[REF] Parallelize grad_output computation in empirical Fisher

f-dangel · Mar 12, 2024 · 08f6f2b · 08f6f2b
1 parent 325c86c
commit 08f6f2b
Showing 1 changed file with 8 additions and 12 deletions.
diff --git a/curvlinops/gradient_moments.py b/curvlinops/gradient_moments.py
@@ -6,7 +6,8 @@
 
 from backpack.hessianfree.ggnvp import ggn_vector_product_from_plist
 from einops import einsum
-from torch import Tensor, autograd, cat, zeros_like
+from torch import Tensor, zeros_like
+from torch.autograd import grad
 
 from curvlinops._base import _LinearOperator
 
@@ -60,24 +61,19 @@ def _matmat_batch(
             ``M_list``, i.e. each tensor in the list has the shape of a parameter and a
             leading dimension of matrix columns.
         """
-        # compute ∂ℓₙ/∂fₙ without reduction factor of L
         output = self._model_func(X)
-        grad_output = []
-        for output_n, y_n in zip(output.split(1), y.split(1)):
-            loss_n = self._loss_func(output_n, y_n)
-            (grad_output_n,) = autograd.grad(loss_n, output_n)
-            grad_output.append(grad_output_n.detach())
-        grad_output = cat(grad_output)
+        reduction_factor = {"mean": X.shape[0], "sum": 1.0}[self._loss_func.reduction]
+
+        # compute ∂ℓₙ/∂fₙ without reduction factor of L
+        (grad_output,) = grad(self._loss_func(output, y), output)
+        grad_output = grad_output.detach() * reduction_factor
 
         # Compute the pseudo-loss L' := 0.5 / c ∑ₙ fₙᵀ (gₙ gₙᵀ) fₙ where gₙ = ∂ℓₙ/∂fₙ
         # (detached). The GGN of L' linearized at fₙ is the empirical Fisher.
         # We can thus multiply with the EF by computing the GGN-vector products of L'.

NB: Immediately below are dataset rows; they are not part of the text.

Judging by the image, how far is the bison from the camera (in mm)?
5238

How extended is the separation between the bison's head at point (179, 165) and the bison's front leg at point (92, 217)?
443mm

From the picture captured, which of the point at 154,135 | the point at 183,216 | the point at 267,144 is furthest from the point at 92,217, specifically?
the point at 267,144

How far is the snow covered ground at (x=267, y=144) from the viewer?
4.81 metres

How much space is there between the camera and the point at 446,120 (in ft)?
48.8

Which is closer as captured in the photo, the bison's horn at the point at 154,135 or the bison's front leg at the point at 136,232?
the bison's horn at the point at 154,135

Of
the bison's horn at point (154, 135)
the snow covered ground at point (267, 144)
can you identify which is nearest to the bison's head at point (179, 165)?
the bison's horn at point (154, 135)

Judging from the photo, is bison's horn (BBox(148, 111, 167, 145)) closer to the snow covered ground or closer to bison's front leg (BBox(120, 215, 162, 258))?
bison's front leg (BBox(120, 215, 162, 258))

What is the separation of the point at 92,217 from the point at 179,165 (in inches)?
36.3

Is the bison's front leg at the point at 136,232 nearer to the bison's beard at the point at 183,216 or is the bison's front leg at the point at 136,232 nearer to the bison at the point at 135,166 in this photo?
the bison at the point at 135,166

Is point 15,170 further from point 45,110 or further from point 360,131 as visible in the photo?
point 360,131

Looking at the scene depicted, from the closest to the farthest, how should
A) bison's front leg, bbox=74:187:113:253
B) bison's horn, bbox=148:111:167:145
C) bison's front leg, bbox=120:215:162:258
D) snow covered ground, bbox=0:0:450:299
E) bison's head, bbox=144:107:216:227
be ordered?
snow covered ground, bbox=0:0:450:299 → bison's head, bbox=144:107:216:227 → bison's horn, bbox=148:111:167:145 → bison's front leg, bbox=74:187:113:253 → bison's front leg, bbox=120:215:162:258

-        normalization = {"mean": 1.0 / X.shape[0], "sum": 1.0}[
-            self._loss_func.reduction
-        ]
         loss = (
             0.5
-            * normalization
+            / reduction_factor
             * (einsum(output, grad_output, "n ..., n ... -> n") ** 2).sum()
         )